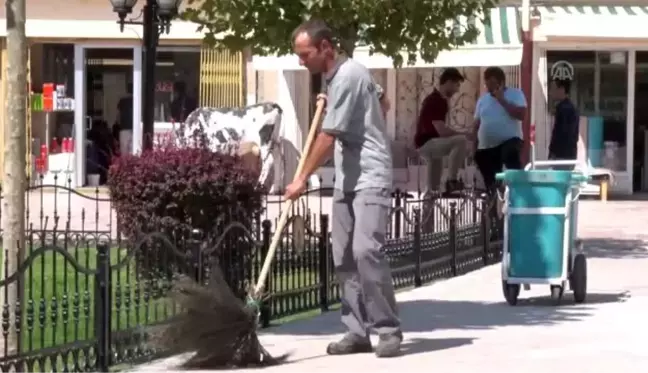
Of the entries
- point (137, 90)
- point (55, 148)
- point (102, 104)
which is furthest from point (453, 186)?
point (55, 148)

========================================================================

[EXERCISE DESCRIPTION]
Convert the text of the records into a Markdown table with the columns Row and Line, placing one numbered line in each row and omitting blank lines. Leave the pictures out of the answer.

[EXERCISE OUTPUT]
| Row | Line |
|---|---|
| 1 | Of the entries |
| 2 | - point (137, 90) |
| 3 | - point (55, 148) |
| 4 | - point (102, 104) |
| 5 | which is furthest from point (453, 186)? |
| 6 | point (55, 148) |